This article provides information about the log files created by the Sophos Cloud installer.
Applies to the following Sophos product(s) and version(s)
Running 'SophosInstall.exe' creates the following logs in the user's temporary directory, this is typically referred to as %temp%, e.g.:
- XP/2003: 'C:\documents and settings\[usernmae]\local settings\temp\'
- Vista+: 'C:\users\[username]\AppData\Local\Temp\'
Tip: To confirm you temp location, in a command prompt run the command:
set and find the variable called 'TEMP'.
Note: If the SophosInstall.exe is being run as a system, for example as deployed with a start-up script, then the logs will be in '%windir%\temp\'.
The logs are as follows:
- Sophos Extract Log_[TimeStamp].txt - The log file of 'SophosInstall.exe'. It details the unpacking of the downloaded package.

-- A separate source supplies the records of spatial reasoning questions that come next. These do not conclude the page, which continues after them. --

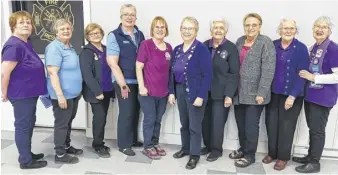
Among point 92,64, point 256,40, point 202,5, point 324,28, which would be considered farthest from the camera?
point 202,5

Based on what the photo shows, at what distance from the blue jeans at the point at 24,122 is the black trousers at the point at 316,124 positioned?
7.74ft

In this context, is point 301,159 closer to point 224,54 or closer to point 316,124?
point 316,124

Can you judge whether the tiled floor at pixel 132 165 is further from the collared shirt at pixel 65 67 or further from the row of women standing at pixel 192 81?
the collared shirt at pixel 65 67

- Sophos Endpoint Bootstrap_[TimeStamp].txt - The log for setup.exe ('%temp%\sophos_bootstrap\setup.exe'), which co-ordinates the first time installation of the various components.
- avremove.log - The Log of the third-party security detection and removal tool (extracted to %temp%\crt\) as created by 'avremoveew.exe'. This tool is run if the user selects the option when running SophosInstall.exe (this is the default).

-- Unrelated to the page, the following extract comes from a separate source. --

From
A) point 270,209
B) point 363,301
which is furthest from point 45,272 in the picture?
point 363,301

- Sophos AutoUpdate Install Log.txt - The MSI log detailing the installation of Sophos AutoUpdate - The component that keeps the software up to date.
- Sophos MCS Install Log.txt - The MSI log detailing the installation of Sophos Management Communication System (MCS). MCS is the component that provides communication to Sophos Cloud for policies, sending alerts and event information.
After the download of 'SophosInstall.zip' and the subsequent launching of 'Sophos Installer.app', logging will take place to the following location:
- System log, with a 'Sender' name of 'Sophos Installer'.
Tip: To launch 'Console' to view messages: Open 'Finder', select 'Applications', expand 'Utilities' and launch 'Console', you can then search for 'Sophos Installer' to filter the view.